==== INPUT FOR THIS TASK

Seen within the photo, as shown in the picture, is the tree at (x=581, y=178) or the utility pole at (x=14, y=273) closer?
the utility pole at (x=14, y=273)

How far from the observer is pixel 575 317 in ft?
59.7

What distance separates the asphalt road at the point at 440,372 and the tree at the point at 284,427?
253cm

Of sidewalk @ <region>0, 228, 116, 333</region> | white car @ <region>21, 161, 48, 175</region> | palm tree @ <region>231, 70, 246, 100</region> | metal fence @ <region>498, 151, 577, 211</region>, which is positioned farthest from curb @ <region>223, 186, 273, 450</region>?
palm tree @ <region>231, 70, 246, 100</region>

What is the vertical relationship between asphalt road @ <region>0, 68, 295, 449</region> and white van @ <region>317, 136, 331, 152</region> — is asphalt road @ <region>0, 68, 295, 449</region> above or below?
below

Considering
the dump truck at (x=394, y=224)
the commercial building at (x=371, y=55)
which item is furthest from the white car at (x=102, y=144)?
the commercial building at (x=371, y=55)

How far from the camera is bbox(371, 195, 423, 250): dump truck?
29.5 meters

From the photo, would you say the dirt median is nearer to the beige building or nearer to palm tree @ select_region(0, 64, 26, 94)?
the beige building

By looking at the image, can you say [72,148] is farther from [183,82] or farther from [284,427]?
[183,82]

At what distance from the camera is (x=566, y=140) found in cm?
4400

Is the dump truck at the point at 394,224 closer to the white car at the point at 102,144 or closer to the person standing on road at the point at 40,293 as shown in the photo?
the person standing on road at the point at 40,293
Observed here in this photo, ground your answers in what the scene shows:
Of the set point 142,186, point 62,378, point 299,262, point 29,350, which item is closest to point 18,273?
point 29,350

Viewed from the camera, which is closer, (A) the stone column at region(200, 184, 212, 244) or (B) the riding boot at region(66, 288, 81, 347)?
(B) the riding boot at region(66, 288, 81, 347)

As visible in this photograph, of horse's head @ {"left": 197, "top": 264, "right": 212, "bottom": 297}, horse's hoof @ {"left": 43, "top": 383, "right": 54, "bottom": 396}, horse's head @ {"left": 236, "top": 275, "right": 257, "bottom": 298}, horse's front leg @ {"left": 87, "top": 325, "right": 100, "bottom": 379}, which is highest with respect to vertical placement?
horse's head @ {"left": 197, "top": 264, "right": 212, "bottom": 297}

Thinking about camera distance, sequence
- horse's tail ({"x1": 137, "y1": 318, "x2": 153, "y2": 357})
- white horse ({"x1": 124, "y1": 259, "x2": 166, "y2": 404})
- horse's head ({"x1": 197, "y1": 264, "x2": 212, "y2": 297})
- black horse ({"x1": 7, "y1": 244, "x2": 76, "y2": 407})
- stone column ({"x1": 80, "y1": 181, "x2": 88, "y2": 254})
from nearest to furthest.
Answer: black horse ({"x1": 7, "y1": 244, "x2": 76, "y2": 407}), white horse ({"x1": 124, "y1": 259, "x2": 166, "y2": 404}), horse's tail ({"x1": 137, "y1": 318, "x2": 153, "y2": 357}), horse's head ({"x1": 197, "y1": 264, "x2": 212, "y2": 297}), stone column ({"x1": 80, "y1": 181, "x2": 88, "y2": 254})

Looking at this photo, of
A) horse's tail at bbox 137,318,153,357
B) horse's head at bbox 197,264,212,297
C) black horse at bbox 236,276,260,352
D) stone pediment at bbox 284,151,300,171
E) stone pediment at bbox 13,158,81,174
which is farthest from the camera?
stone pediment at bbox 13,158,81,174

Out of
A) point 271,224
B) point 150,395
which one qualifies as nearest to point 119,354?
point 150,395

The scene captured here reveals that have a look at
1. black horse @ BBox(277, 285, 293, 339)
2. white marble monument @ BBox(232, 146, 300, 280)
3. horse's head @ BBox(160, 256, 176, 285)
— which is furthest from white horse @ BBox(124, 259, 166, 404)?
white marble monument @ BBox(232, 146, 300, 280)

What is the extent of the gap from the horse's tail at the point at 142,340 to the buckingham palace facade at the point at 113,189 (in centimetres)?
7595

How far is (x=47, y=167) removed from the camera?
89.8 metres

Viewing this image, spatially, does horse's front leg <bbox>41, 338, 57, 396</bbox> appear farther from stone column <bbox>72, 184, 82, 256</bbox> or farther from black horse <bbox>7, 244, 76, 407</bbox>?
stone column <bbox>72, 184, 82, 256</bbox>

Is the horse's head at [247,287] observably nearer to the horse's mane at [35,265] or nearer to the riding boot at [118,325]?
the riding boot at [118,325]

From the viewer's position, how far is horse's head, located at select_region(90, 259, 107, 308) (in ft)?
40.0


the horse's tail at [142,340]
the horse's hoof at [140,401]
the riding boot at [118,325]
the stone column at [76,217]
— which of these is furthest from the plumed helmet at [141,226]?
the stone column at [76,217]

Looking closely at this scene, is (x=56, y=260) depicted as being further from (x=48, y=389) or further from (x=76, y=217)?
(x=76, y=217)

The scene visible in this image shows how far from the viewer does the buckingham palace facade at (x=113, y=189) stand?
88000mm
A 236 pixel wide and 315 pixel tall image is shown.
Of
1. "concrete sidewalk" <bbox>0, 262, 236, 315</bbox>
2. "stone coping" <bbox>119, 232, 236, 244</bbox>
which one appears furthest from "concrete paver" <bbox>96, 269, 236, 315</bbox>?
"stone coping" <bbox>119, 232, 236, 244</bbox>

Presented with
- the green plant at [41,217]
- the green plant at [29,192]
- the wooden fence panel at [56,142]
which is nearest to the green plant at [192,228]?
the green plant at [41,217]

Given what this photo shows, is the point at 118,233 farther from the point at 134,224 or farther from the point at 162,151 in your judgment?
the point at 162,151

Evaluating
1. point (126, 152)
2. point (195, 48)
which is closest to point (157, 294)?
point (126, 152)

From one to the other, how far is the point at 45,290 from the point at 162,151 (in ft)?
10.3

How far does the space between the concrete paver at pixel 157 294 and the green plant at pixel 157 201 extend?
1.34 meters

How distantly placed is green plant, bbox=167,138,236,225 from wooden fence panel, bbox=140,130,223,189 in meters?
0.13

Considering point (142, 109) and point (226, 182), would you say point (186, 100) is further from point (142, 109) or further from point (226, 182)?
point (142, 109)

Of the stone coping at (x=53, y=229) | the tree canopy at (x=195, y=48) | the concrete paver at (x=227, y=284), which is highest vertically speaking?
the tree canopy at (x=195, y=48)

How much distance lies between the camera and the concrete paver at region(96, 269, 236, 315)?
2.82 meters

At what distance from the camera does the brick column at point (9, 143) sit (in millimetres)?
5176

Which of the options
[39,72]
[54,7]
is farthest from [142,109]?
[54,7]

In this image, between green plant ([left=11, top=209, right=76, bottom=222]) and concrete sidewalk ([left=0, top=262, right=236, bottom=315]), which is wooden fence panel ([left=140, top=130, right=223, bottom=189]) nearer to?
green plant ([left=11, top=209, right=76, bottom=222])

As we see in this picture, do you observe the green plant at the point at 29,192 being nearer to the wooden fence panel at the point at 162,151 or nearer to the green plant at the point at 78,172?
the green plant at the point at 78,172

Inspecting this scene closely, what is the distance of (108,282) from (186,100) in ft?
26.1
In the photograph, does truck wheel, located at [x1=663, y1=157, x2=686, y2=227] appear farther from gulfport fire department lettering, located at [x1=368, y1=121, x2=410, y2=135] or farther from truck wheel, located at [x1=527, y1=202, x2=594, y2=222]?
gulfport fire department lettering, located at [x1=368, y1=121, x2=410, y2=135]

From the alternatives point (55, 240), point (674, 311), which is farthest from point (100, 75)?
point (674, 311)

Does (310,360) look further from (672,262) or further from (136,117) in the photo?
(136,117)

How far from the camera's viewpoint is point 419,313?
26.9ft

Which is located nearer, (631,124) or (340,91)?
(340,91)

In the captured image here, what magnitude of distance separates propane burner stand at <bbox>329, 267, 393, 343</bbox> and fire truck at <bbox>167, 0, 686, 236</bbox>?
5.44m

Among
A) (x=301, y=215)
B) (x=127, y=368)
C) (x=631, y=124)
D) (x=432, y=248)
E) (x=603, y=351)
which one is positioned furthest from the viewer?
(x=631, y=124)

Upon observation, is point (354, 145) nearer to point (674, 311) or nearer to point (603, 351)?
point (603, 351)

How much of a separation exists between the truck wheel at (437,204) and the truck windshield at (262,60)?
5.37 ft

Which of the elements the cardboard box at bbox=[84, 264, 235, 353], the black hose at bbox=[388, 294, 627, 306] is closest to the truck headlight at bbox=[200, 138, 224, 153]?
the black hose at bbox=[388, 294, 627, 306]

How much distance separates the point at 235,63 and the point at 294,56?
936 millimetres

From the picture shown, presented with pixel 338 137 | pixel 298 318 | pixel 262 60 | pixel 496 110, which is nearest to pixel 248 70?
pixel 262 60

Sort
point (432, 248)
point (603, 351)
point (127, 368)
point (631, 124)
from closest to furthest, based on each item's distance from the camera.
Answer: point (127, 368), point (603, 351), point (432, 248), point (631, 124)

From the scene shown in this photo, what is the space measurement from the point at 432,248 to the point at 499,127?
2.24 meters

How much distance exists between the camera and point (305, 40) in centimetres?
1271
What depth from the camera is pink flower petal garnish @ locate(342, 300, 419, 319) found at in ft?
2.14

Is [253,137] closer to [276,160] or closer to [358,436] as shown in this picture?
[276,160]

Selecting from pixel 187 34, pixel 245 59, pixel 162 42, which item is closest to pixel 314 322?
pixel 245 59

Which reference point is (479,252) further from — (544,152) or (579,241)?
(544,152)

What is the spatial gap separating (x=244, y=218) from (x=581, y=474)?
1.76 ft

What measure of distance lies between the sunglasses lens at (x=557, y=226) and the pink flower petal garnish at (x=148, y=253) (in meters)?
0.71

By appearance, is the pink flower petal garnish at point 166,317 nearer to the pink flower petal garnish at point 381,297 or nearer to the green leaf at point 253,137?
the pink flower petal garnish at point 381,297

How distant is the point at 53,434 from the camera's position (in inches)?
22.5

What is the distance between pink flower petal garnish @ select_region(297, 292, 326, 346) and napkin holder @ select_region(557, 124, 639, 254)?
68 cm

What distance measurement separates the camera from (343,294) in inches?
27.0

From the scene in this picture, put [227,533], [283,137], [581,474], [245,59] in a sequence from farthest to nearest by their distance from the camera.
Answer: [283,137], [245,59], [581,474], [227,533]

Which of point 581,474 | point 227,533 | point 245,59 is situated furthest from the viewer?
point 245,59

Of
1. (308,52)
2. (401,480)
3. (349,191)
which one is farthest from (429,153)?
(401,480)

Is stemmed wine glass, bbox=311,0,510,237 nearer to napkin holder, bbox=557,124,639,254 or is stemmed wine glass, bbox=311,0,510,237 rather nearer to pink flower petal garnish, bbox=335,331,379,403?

========

Repeat exactly the lines starting at the line with "How distant is" and ending with the final line of the entries. Include nothing else.

*CORRECT OUTPUT*
How distant is the point at 53,434 from the camera's position (in inches)?
22.5

What is the distance between pink flower petal garnish @ select_region(297, 292, 326, 346) and napkin holder @ select_region(557, 124, 639, 254)?
68 cm

What distance measurement separates the camera from (343,294) in inches?
27.0

From the scene in this picture, put [227,533], [283,137], [581,474], [245,59] in a sequence from farthest to nearest by their distance from the camera.
Answer: [283,137], [245,59], [581,474], [227,533]

Which of point 581,474 | point 227,533 | point 245,59 is situated furthest from the viewer?
point 245,59

Of
1. (308,52)
2. (401,480)
3. (349,191)
which one is farthest from (429,153)?
(401,480)

Is stemmed wine glass, bbox=311,0,510,237 nearer to napkin holder, bbox=557,124,639,254 or is stemmed wine glass, bbox=311,0,510,237 rather nearer to pink flower petal garnish, bbox=335,331,379,403?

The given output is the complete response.